歳をとったせいか、
体に良いことをしようと考えることが増えました。
その一つが、「一日十回感動(感謝)する」ことです。
ところが、この十回というのがとても大変です。
生来、横着(おうちゃく)な私は、
そのうちの五回は、毎日同じものと定めました。
そのヒントを、工藤直子さんの二つの詩から得ています。
◇はじめて
「あした」というじかんは
はじめて会うじかんだから
あしたになったら ちゃんと
あしたに
「こんにちは はじめまして」
と いおう
◇こんにちは
うえむいて あ、そら
― こんにちは
したむいて お、じめん
― こんにちは
みぎをみて ほ、風がふく
― こんにちは
ひだりをみて わ、いいにおい
― こんにちは
いろんなものが
わたしのまわりで
おたがいに
「こんにちは」と いっている
これが「いる」ってことかな
これが「いきる」ってことかな
そうです、「こんにちは」を「ありがとう」に変えて、
感謝しています。
「朝起きて窓を開けた時」、「空を見上げた時」、
「地面を踏みしめた時」、「風を感じた時」
そして「いいにおいがした時」の五つです。
英語でも、
Count your blessings(頂いた恵みを数える)と言い、
辛(つら)さ、淋(さび)しさ、喜び、悲しみのすべてを
恵みとして数え、感謝することだそうです。
私自身は正直なところ、辛さや、淋しさに対して
感謝するところまでは、できていません。

■ ■ ■ ■ ■

指示 1 – 次の(a)〜(c)が上の本文と合っているかを、それぞれ「はい」か「いいえ」で答え、根拠となる本文の語句を正確に引用しなさい。(a) 筆者は、一日十回の感動(感謝)のうち五回を毎日同じものと決めている。(b) 筆者は、工藤直子さんの一つの詩からヒントを得ている。(c) 筆者は、辛さや淋しさに対しても感謝できている。
指示 2 – 上の本文で、筆者が毎日同じものと定めた五つの感謝の場面は何か。

データ行 –

■ ■ ■ ■ ■

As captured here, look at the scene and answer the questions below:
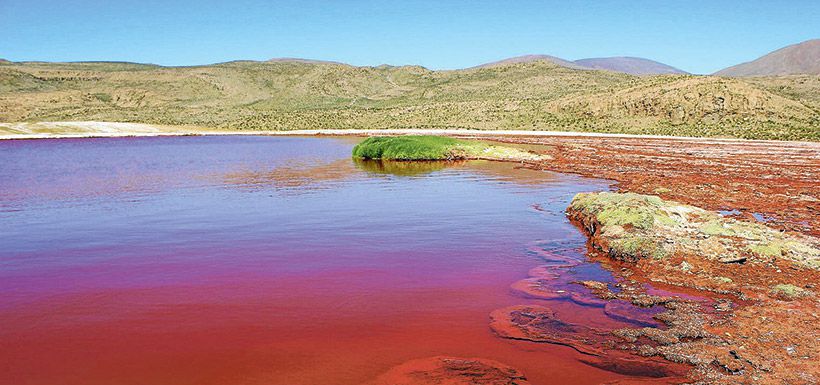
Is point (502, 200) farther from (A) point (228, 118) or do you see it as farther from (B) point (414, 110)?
(A) point (228, 118)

■ ■ ■ ■ ■

解答 1 –
(a) はい。「そのうちの五回は、毎日同じものと定めました。」
(b) いいえ。「そのヒントを、工藤直子さんの二つの詩から得ています。」
(c) いいえ。「私自身は正直なところ、辛さや、淋しさに対して感謝するところまでは、できていません。」

解答 2 – 「朝起きて窓を開けた時」、「空を見上げた時」、「地面を踏みしめた時」、「風を感じた時」、「いいにおいがした時」の五つです。